Kokulu ürünler, havayı neredeyse araba egzozu kadar kirletiyor

Geleneksel mumlardan farklı olarak yakmadan kullanılan kokulu mum küpleri, sanılandan daha zararlı olabilir (Pristine Aroma)
Geleneksel mumlardan farklı olarak yakmadan kullanılan kokulu mum küpleri, sanılandan daha zararlı olabilir (Pristine Aroma)
TT

Kokulu ürünler, havayı neredeyse araba egzozu kadar kirletiyor

Geleneksel mumlardan farklı olarak yakmadan kullanılan kokulu mum küpleri, sanılandan daha zararlı olabilir (Pristine Aroma)
Geleneksel mumlardan farklı olarak yakmadan kullanılan kokulu mum küpleri, sanılandan daha zararlı olabilir (Pristine Aroma)

Bilim insanları kokulu mumlardan yayılan maddelerin, havayı dizel araç motorlarının egzozuyla yarışan seviyede kirlettiğini tespit etti.

Hava kirliliğinden söz edince akla genellikle fabrika bacalarından yayılan dumanlar gibi örnekler geliyor.
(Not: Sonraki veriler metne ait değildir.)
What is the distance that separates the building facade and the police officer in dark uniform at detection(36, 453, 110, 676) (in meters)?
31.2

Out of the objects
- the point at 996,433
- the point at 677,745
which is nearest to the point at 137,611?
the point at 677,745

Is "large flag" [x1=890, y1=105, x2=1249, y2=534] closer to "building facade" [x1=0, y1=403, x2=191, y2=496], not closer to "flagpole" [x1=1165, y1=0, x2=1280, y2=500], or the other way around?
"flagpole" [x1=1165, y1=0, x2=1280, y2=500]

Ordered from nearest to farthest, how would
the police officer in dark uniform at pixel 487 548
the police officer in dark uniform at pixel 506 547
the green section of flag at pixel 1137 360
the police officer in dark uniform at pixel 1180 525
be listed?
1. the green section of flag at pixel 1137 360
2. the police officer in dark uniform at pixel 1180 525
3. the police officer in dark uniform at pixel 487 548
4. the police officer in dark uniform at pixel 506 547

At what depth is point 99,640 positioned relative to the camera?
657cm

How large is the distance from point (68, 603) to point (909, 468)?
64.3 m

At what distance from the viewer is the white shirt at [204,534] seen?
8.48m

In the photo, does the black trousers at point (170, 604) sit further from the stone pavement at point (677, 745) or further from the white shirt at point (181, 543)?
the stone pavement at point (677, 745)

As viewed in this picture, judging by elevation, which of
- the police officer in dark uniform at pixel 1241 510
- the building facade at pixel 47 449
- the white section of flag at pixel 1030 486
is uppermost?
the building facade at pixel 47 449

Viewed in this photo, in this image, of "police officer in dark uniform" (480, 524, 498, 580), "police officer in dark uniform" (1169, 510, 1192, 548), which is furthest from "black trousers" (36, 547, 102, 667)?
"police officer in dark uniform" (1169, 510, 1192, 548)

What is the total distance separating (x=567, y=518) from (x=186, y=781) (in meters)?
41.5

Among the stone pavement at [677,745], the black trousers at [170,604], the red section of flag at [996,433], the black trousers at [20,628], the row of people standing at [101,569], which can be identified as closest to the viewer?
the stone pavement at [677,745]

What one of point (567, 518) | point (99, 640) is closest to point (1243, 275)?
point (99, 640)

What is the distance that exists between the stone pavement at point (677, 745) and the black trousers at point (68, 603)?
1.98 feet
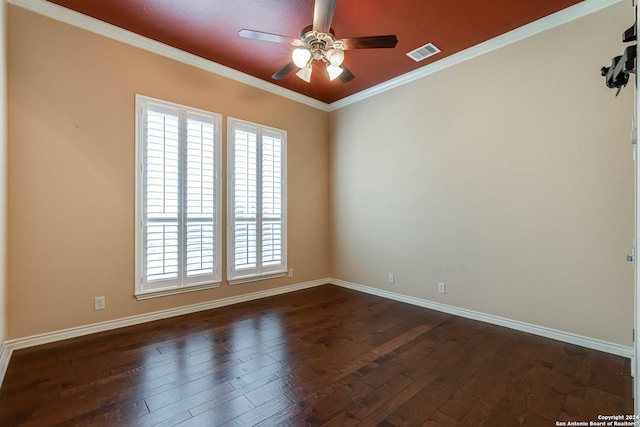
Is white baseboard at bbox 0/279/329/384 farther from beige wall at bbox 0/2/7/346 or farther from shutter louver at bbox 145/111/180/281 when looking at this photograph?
shutter louver at bbox 145/111/180/281

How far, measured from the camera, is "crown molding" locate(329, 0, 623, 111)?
106 inches

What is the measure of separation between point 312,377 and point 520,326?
2324mm

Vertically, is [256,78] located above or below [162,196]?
above

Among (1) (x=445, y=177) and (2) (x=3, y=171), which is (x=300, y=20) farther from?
(2) (x=3, y=171)

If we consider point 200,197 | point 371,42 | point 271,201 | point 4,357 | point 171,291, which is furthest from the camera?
point 271,201

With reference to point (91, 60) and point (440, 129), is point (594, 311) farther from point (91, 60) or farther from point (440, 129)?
point (91, 60)

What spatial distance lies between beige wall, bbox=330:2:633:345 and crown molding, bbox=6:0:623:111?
8cm

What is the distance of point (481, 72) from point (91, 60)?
4.17 metres

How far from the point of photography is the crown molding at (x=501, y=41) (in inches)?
106

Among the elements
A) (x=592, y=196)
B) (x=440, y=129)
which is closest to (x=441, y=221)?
(x=440, y=129)

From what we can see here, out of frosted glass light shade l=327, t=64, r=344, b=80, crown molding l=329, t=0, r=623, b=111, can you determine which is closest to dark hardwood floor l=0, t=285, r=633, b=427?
frosted glass light shade l=327, t=64, r=344, b=80

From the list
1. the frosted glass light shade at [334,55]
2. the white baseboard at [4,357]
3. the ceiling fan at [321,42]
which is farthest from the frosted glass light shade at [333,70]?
the white baseboard at [4,357]

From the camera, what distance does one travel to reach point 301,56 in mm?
2654

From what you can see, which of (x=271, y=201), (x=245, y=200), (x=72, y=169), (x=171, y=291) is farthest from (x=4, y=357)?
(x=271, y=201)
Ancak açık havadaki kirliliğin yanı sıra kapalı ortamlardaki hava kalitesi de sağlık açısından kritik önem taşıyor.

Doğrudan kendisi yakılmadan kullanılan, dumansız kokulu mum tabletleri, genellikle diğer mumlara göre çok daha güvenli olarak tanıtılıyor. 
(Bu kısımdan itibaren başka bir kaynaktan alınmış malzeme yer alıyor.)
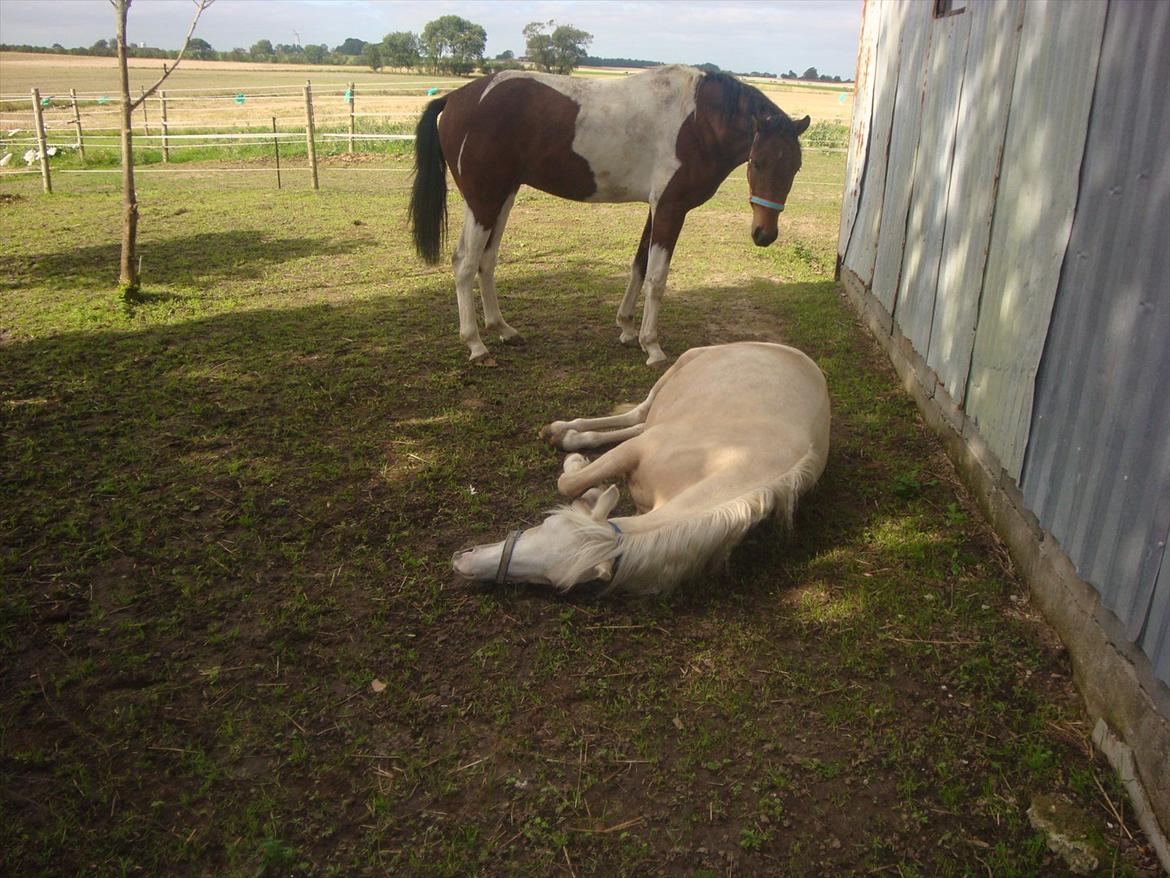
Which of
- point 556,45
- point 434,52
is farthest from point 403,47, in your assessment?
point 556,45

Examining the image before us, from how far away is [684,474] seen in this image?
3.15 metres

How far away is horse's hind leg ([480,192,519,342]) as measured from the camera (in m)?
5.50

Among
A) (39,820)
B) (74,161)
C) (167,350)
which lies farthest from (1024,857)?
(74,161)

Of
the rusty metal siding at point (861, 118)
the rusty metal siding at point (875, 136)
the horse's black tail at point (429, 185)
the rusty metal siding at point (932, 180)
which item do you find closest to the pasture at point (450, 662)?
the rusty metal siding at point (932, 180)

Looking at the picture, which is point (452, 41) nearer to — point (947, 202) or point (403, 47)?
A: point (403, 47)

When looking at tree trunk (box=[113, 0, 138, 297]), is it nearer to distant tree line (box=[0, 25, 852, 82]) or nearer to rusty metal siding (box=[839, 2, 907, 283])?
rusty metal siding (box=[839, 2, 907, 283])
ABD'deki Purdue Üniversitesi'nden araştırmacılar, bu iddiaların doğruluğunu test etmek için bir çalışma yürüttü. 

Bilim insanları kapalı alandaki hava kalitesini ölçen sensörlerle özel olarak tasarlanmış bir ortamda, gözle görülemeyecek kadar küçük nanoparçacıkların oluşumunu takip etti.

Daha önceki bir araştırmada, kokulu ürünlerden yayılan terpen adlı bileşiklerin evdeki ozonla etkileşime girerek yeni nanoparçacık oluşumunu tetiklediği saptanmıştı. Terpenler, bitkilere, otlara ve sözkonusu mum tabletlere kokusunu veren aromatik bileşiklere karşılık geliyor.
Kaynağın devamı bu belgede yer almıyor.